Думаю, ответ ей был известен заранее.
Прежде чем я придумал какое-нибудь шутливое извинение, Элен уже отдала команду.
— Наузад, сидеть! — приказала она, держа в руке лакомство.
К моему восхищению, Наузад немедленно сел и тихо ждал, пока ему поднесут печенье.
— Умница, — сказала Элен, потрепав его по загривку. — Хорошо, Пен, угощай его всякий раз, когда он будет садиться по команде и продолжай отвлекать его. Не позволяй ему зацикливаться вон на той собаке, — пояснила она с широкой улыбкой.
У меня возникло чувство, что тут дрессируют меня, а не Наузада. В каком-то смысле так оно и было. За те месяцы, которые Наузад прожил с нами, я, возможно, был чересчур мягок с ним. Верно, подумал я про себя, вне всяких сомнений: я был мягок по отношению к нему. Я знал, что не должен поступать так, однако я чувствовал, что Наузад заслужил право на добрые деньки после всего, через что ему довелось пройти в Афганистане. Но теперь я понял, что проявление мягкости по отношению к нему не помогло бы ему адаптироваться к новой жизни с нами.
Всего за считанные минуты после встречи с афганским беспризорником Элен придумала, как контролировать Наузада, даже если способ заключался только в том, чтобы научить его садиться по команде.
— Окей, Наузад, пора стать серьезным, да? — сказал я ему, гладя его по голове, пока он все так же сидел смирно.
Следующие полчаса занятий прошли (под нашим контролем) в любезном общении Наузада и Тали с участниками дрессировочного курса. Элен и Мораг даже остановили занятия и выстроили других собак в две шеренги, так чтобы две афганские собаки смогли пройти между ними. И, благодаря отвлекавшему его лакомству и тому, что я сделал все что мог, чтобы быть с ним строгим, мы даже смогли пройти в двух шагах от немецкой овчарки без всякого конфликта.
Возможно, Наузад, в конце концов, не был так ужасен, как я себе воображал. Возможно, вся причина была во мне. Глубоко внутри я понимал, что просто воспринимаю Наузада как одного из солдат моего подразделения. Наузад нуждался в дисциплине, и коль скоро он одарил меня вниманием, я должен был с ним носиться.
Еженедельное посещение дрессировочных занятий усложнило наш и без того забитый недельный режим. Та еще свистопляска — приехать домой с работы, взять собак на краткую прогулку, наскоро чего-то пожевать, а затем сунуть Наузада и Тали в фургон и поехать на занятия; но оно того стоило.
Начали появляться признаки прогресса. Завидев Элен, Наузад начинал бешено вилять обрубком хвоста, главным образом потому, что знал — она прячет в протянутой руке чесночное лакомство. Но на каждый шаг вперед приходился шаг назад, и Наузад по-прежнему бросался на других собак и на их хозяев, участвовавших в занятиях.

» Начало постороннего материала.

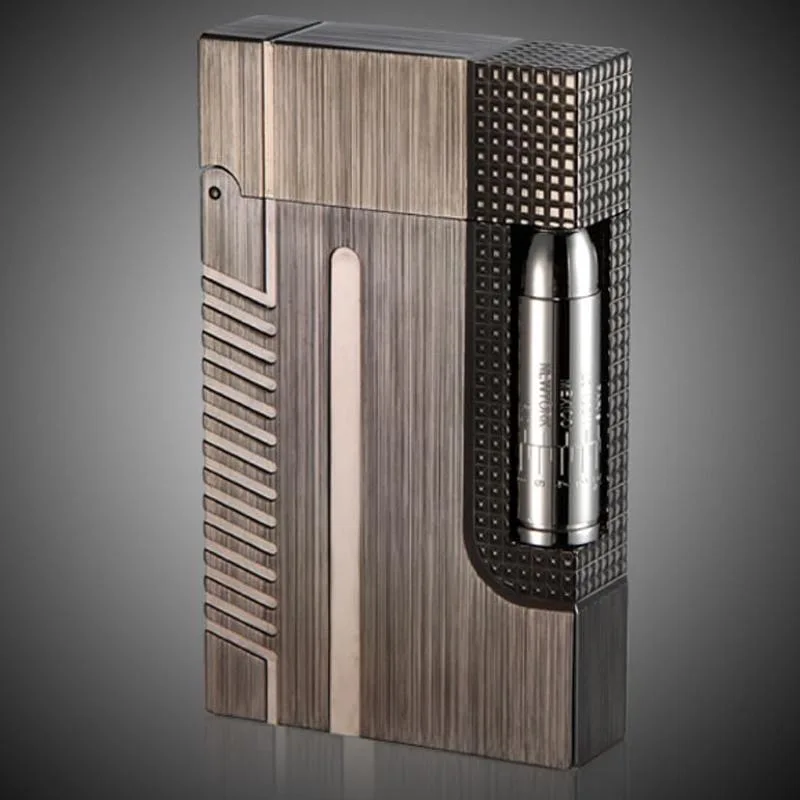 S.T. Dupont Vintage Bullet Design Lighter Collection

— Может быть, он просто хочет облизать их всех? — сказал я Лизе в ту неделю, когда они с Тали во время занятий сумели попросту обойти возникшего на их пути огромного сенбернара. Тали была той еще занозой, когда рядом оказывался Наузад, но сама по себе она была паинькой. Я думаю, она видела в нем старшего брата, и вместе они бросали вызов миру собак.
Меня преследовало сильное чувство, что большинство членов клуба не верят, что Наузад и Тали, два наиболее безнадежных ученика на курсе, поедут участвовать в финале «Крафтс».

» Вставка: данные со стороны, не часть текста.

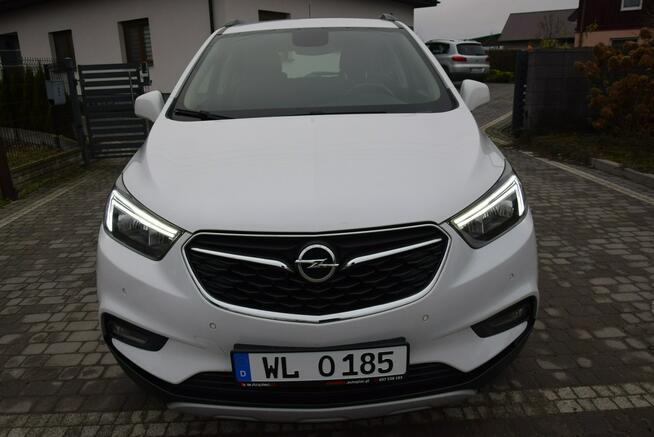 Opel Mokka 1.6B 2017/ Navi/ Oryginał Lakier/ Nowy Rozrząd/ Sprowadzony Majdan Sieniawski - zdjęcie 9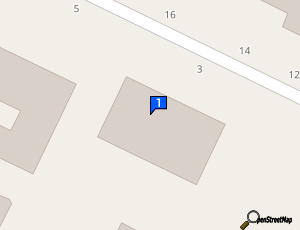 Carte Neonett Nantes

— Мне кажется, они думают, что мы сумасшедшие, — сказал я Элен, когда мы обходили терпеливо ожидающую группу и чесночные печенья исчезали в пасти Наузада со скоростью пулеметной очереди.
— Вы и есть сумасшедшие, — легко согласилась Элен.
Кроме дрессировки два раза в неделю, любая свободная минута дома или на работе была посвящена продолжающимся хлопотам вокруг перевозки Фубар и Медвепса в Великобританию. А еще я же каким-то образом умудрялся отвечать на завалившую наш порог и все растущую груду писем на имя фонда.
О каком-нибудь личном времени для нас с Лизой не могло быть и речи. Наши дни превратились в бесконечное размытое пятно непрекращающейся деятельности. Начиная с противного писка будильника в предрассветном мраке и кончая восемнадцатью часами позже выключенным светом в спальне, когда мы валились с ног, каждая секунда была занята. Мы были в шаге от того, чтобы совсем потонуть в мешанине обычной работы, прогулок с собаками и деятельности центра.
Втайне я надеялся, что когда мы погрузимся в безумие величайшей собачьей выставки на Земле, реклама и интерес к центру привнесут некоторое облегчение, и мы сможем на время расслабиться.